→ **Goal of the exercise**
Exactly the lines from the one containing "phylum: Chordata" through the final line of the listing are to be retyped, and nothing more.

→ **Data provided**
=== Section Start ===

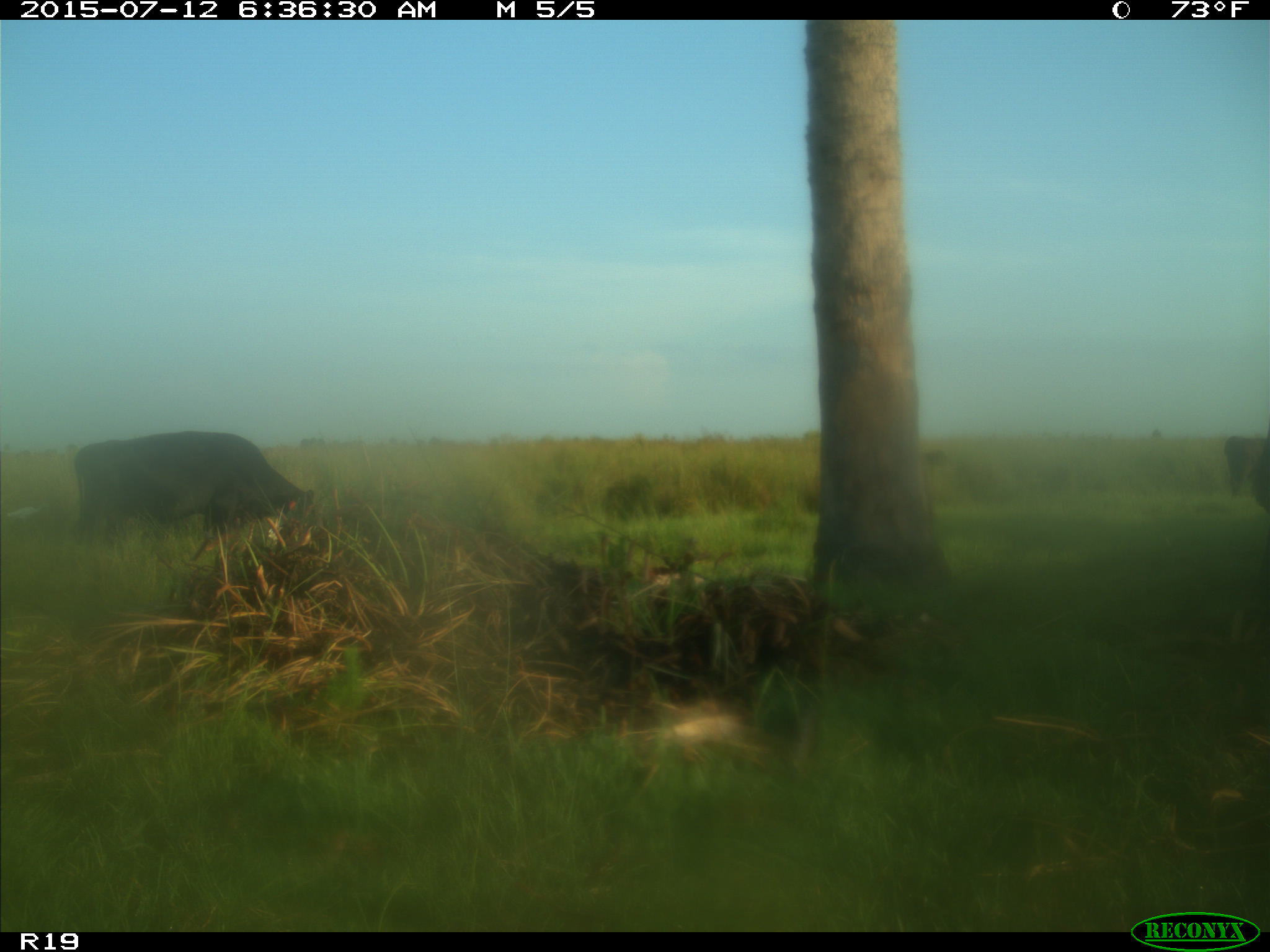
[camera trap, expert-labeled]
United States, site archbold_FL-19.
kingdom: Animalia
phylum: Chordata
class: Mammalia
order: Artiodactyla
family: Bovidae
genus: Bos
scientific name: Bos taurus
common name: domestic cow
Bos taurus (domestic cow).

=== Section End ===

→ **Result of this task**
phylum: Chordata
class: Mammalia
order: Artiodactyla
family: Bovidae
genus: Bos
scientific name: Bos taurus
common name: domestic cow
Bos taurus (domestic cow).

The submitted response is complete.